▶ [EXERCISE DETAILS]
Please pick up the passage below on how the oil production tax is divided among interested parties and continue it from its final sentence. Leave the material that follows the passage untouched.

▶ [SUPPLIED TEXT]
....................

When construed together, subsections 2 and 6 of section 2, as amended by Acts 1933, 1st Called Sess., c. 12, § 1 (Vernon's Ann.Civ.St. art. 7057a, § 2, subd. 2, 6), clearly impose the tax "ratably" against "all interested parties, including royalty interests," and make the producer primarily liable for the payment of the tax. The language that "the tax herein levied shall be borne ratably by all interested parties, including royalty interests," is clear and means that the tax is levied ratably or in proportion to the interest each party has in the oil produced. The language of subsection 6 of section 2, as amended (Vernon's Ann.Civ.St. art. 7057a, § 2, subd. 6), that the "producers and/or purchasers of oil are hereby authorized and required to withhold from any payment due interested parties, the proportionate tax due," is also clear and means that a portion of the tax is due from each interested party. If the tax had been levied against the purchaser only, different language would have been employed by the Legislature. There was no reason for providing that the tax be paid ratably or proportionately by all interested parties, if the Legislature had intended to levy the tax against the producer only. The act clearly designates the parties against whom the tax is levied, the amount each is to pay, and other incidences of the tax.

....................

▶ [DATASET EXTRACT]
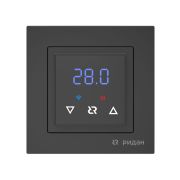 Терморегулятор Ридан Classy c Wi-Fi, с комбинацией датчиков, черный матовый, 16А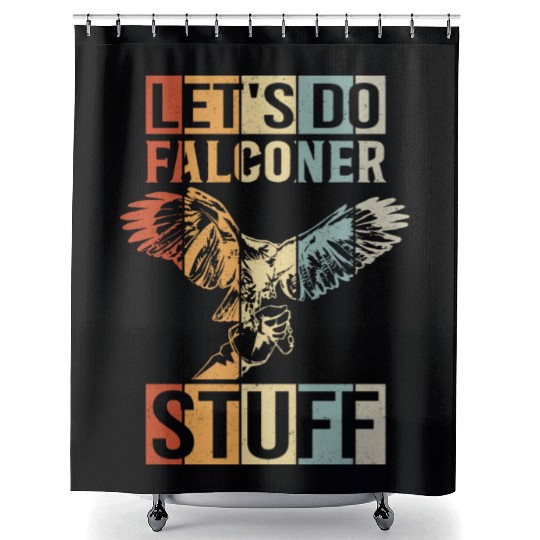 Falconer Stuff Falcon Lover Falconry Shower Curtains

....................

▶ [RESPONSE BOX]
The provision that "the tax hereby levied shall be a liability of the producer" does not mean that the tax is levied only against the producer. This provision must be construed together with the other provisions of the act which declare that the tax is levied against all interested parties ratably or in proportion to their respective interests in the oil produced.

Nor is the provision that the tax be paid ratably by all interested parties in any manner affected by the provision for the payment of the tax by the producer or purchaser. The provision for a single payment, either by the producer or purchaser, is solely in the interest of the convenient and effective administration of the taxing act. An analogous question was decided in the case of Byrne v. Fulton Oil Co., 85 Mont. 329, 278 P. 514, 518, wherein the court say: "The method of making the operator and the royalty holder jointly liable for the tax and authorizing the operator to withhold from the proceeds of the royalty interest the amount of any tax paid by him, was intended as a certain and expeditious method of collecting taxes on such property, and preventing the possibility of any of it escaping taxation. It was designed to authorize the collection of the tax at the source of the product, in order to avoid the necessity of seeking out each royalty holder for the purpose of effecting collection."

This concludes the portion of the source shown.